Mahalanobis distances also solve one issue of working with multiple variables: The correlation problem. Why would correlation be a problem in outlier detection? See the following plot:
## Warning: Ignoring unknown parameters: shape
## Warning: Ignoring unknown parameters: shape
Check out Points A and B. They are the same distance from the mean of weight and mileage (About an inch, using my ruler), yet, point B is much more likely an outlier than point A. That’s because, in order to accurately calculate multivariate outliers, we need to take into account the correlation between weight and mileage.
This is essentially what Mahalanobis Distances are doing with as many variables as you would like to include. They are comparing each of the rows in your data set (each survey response, for example), with everybody else’s responses. Taking correlation into account, it generates one number that represents how far away that response is from all others.
PS: If you thought this was incredibly interesting, here is a youtube video going into more detail.
We can then test these distances for statistical significance; in line with a common standard of Mahalonobis distances, we’ll say anyone whose distance is a .001 probability of occurring an outlier.
This is exactly what this custom function (MO_Detection) is doing:
This whole procedure and function was inspired and adapted from this video. (Thanks Dr. Buchanan!)
MO_Detection = function (CompleteDataset, AnalyzedDataset, alpha = 0.001) {
Means = colMeans(AnalyzedDataset, na.rm = T)
Covariance = cov(AnalyzedDataset, use = "pairwise.complete.obs")
Distances = mahalanobis(AnalyzedDataset, Means, Covariance)
cutoff = qchisq(1-alpha, ncol(AnalyzedDataset))

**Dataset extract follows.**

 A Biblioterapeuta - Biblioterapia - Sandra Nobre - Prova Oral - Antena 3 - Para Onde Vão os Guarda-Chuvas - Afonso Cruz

remain = Distances < cutoff
PlotData = AnalyzedDataset %>%
mutate(ID = 1:nrow(AnalyzedDataset),
Distance = Distances,
Outlier = factor(remain,labels = c("Yes","No")))
n = nrow(AnalyzedDataset) - sum(remain)
report = paste(n, "cases were multivariate outliers")
print(report)
p = ggplot(PlotData, aes(ID, Distance, color = Outlier)) +
geom_point() +
labs(title = "Multivariate Outliers",
subtitle = report)
theme(legend.position = "bottom")
print(p)
return(CompleteDataset %>% filter(remain))
}
Lets try removing multivariate outliers from our Growth Mindset Intervention Study. The MO_Detection function takes as input the complete dataset, the dataset with the variables we’ll use (only numeric variables), and the alpha level (set as default at the .001 level).
gm_noout = MO_Detection(gm, gm[7:9])
## [1] "2 cases were multivariate outliers"
Explore: Try changing the alpha value to something even more improbable (say .00000000001), or more probable (say .30) and see how changing that parameter affects how many values are classified as outliers. (Note that .001 is customary).
After we take care of outliers, another very important issue is measurement, what we call psychometrics. One of the most important psychometric properties of our data is reliability.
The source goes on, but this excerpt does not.